Now he led Gudruda to the horse—that, seeing its master, snorted and shook the snow from its coat, for it was not frozen—and set her on the saddle, and put his arm about her waist, and they passed slowly through the deep snow. And Swanhild, too, crept from her place, for her burning rage had kept the life in her, and followed after them. Many times she fell, and once she was nearly swallowed in a drift of snow and cried out in her fear.

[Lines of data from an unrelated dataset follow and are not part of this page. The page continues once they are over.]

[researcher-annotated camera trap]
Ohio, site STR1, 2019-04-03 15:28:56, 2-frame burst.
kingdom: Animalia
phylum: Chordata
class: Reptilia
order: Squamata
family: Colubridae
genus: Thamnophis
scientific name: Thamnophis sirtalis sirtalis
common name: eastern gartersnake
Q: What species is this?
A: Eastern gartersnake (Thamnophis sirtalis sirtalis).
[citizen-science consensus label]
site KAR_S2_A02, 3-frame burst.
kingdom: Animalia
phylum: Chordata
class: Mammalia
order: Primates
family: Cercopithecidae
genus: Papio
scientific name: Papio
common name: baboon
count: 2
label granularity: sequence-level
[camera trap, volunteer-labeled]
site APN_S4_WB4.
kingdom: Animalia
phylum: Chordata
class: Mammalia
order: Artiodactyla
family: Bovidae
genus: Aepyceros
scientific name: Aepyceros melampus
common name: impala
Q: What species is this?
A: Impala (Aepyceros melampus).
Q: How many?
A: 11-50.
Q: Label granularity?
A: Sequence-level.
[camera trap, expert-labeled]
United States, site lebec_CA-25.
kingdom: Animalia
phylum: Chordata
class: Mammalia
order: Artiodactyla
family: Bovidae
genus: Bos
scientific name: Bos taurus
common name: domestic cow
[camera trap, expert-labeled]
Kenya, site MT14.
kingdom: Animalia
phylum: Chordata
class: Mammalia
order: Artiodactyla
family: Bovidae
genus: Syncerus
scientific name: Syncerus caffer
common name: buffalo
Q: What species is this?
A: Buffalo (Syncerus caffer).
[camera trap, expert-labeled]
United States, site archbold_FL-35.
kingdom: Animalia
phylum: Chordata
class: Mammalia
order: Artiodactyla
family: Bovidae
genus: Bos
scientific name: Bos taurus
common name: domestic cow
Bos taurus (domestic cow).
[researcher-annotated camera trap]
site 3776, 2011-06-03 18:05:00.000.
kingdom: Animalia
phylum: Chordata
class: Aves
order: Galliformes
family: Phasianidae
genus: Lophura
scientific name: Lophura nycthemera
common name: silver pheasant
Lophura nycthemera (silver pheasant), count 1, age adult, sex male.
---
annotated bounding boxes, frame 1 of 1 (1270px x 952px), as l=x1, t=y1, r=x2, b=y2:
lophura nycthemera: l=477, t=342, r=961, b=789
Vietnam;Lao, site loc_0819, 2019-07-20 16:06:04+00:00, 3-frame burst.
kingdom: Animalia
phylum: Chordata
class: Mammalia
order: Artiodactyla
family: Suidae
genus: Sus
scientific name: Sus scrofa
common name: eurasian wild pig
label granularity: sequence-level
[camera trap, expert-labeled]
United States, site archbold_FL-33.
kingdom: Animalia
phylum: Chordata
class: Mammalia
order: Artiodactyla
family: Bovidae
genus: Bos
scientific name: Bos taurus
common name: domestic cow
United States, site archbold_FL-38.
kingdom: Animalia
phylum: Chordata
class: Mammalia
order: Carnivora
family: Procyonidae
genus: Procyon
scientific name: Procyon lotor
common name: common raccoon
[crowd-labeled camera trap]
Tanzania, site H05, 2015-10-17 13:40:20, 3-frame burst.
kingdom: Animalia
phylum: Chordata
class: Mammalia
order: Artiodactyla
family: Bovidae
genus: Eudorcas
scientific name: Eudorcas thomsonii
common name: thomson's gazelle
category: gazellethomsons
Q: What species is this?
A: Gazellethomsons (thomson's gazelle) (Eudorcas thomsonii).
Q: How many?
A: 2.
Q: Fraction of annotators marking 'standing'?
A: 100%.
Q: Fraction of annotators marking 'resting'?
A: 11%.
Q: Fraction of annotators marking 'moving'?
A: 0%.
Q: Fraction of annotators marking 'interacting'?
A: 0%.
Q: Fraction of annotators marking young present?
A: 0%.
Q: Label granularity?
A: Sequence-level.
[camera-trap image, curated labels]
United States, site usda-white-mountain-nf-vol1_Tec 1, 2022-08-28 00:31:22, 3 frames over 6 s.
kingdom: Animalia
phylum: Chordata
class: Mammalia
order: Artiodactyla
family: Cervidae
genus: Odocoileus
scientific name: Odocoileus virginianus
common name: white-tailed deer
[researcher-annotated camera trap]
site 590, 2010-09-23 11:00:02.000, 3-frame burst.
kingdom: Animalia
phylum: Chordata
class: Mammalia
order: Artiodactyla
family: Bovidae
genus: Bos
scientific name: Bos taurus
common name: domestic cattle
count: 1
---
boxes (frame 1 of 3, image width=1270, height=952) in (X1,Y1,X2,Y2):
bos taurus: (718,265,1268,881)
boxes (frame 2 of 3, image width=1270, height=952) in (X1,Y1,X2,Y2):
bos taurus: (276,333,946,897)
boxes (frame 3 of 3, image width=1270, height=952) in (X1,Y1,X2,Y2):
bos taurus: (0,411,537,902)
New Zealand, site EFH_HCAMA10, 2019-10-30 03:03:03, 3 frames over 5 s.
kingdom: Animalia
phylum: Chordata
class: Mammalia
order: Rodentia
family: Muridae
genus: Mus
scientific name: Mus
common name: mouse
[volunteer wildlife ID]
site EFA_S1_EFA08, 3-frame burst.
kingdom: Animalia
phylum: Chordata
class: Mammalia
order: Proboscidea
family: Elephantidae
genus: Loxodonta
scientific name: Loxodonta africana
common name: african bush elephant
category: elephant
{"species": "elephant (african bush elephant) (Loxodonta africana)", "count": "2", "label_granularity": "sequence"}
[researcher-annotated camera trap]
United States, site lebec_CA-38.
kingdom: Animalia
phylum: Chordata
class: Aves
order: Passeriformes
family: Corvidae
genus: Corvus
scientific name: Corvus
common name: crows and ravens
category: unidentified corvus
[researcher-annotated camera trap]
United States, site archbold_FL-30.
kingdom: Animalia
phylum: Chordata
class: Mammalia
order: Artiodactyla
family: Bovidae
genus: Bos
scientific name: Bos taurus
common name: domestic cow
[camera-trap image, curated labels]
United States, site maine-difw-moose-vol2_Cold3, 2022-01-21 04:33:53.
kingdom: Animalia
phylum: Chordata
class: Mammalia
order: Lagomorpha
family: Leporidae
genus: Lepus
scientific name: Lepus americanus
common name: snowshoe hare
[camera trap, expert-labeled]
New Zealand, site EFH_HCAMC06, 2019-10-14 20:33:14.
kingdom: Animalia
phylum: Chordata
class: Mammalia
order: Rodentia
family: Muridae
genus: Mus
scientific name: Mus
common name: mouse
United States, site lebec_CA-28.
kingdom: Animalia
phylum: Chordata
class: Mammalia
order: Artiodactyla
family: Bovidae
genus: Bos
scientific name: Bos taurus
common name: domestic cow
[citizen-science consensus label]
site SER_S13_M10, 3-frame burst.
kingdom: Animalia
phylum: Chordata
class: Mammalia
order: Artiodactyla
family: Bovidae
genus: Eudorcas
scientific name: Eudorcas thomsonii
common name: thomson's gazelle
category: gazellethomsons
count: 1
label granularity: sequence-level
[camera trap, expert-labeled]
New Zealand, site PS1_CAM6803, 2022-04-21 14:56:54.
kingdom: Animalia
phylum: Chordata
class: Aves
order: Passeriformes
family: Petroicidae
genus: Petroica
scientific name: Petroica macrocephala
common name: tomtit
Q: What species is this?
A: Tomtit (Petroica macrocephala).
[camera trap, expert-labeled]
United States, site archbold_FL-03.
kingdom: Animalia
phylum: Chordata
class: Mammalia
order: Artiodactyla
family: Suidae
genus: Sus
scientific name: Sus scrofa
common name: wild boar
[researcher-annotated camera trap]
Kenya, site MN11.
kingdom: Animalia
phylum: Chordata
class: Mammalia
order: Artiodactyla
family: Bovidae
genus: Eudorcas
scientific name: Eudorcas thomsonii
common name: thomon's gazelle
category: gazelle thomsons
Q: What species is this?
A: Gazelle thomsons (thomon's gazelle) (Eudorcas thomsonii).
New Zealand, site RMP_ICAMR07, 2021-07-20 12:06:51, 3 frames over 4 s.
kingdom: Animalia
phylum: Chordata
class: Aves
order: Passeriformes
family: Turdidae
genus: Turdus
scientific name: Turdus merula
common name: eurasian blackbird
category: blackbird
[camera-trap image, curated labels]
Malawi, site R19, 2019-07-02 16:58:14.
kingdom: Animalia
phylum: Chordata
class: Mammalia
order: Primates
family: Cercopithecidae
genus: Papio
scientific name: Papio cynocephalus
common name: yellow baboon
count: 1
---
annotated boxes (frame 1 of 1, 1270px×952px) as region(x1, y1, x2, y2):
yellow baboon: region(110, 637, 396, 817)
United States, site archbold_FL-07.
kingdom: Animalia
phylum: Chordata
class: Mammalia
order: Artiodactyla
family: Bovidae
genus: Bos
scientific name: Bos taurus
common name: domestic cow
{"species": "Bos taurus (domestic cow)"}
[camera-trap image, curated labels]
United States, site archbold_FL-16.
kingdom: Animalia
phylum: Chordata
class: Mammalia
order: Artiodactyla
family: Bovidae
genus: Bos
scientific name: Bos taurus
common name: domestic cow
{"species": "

“Who called aloud?” said Eric, turning; “I thought I heard a voice.”
“Nay,” answers Gudruda, “it was but a night-hawk screaming.”
Now Swanhild lay quiet in the drift, but she said in her heart:
“Ay, a night-hawk that shall tear out those dark eyes of thine, mine enemy!”
The two go on and at length they come to the banked roadway that runs past the Temple to Asmund’s hall. Here Swanhild leaves them, and, climbing over the turf-wall into the home meadow, passes round the hall by the outbuildings and so comes to the west end of the house, and enters by the men’s door unnoticed of any. For all the people, seeing a horse coming and a woman seated on it, were gathered in front of the hall. But Swanhild ran to that shut bed where she slept, and, closing the curtain, threw off her garments, shook the snow from her hair, and put on a linen kirtle. Then she rested a while, for she was weary, and, going to the kitchen, warmed herself at the fire.
Meanwhile Eric and Gudruda came to the house and there Asmund greeted them well, for he was troubled in his heart about his daughter, and very glad to know her living, seeing that men had but now begun to search for her, because of the snow and the darkness.
Now Gudruda told her tale, but not all of it, and Asmund bade Eric to the house. Then one asked about Swanhild, and Eric said that he had seen nothing of her, and Asmund was sad at this, for he loved Swanhild. But as he told all men to go and search, an old wife came and said that Swanhild was in the kitchen, and while the carline spoke she came into the hall, dressed in white, very pale, and with shining eyes and fair to see.
“Where hast thou been, Swanhild?” said Asmund. “I thought certainly thou wast perishing with Gudruda in the snow, and now all men go to seek thee while the witchlights burn.”
“Nay, foster-father, I have been to the Temple,” she answered, lying. “So Gudruda has but narrowly escaped the snow, thanks be to Brighteyes yonder! Surely I am glad of it, for we could ill spare our sweet sister,” and, going up to her, she kissed her. But Gudruda saw that her eyes burned like fire and felt that her lips were cold as ice, and shrank back wondering.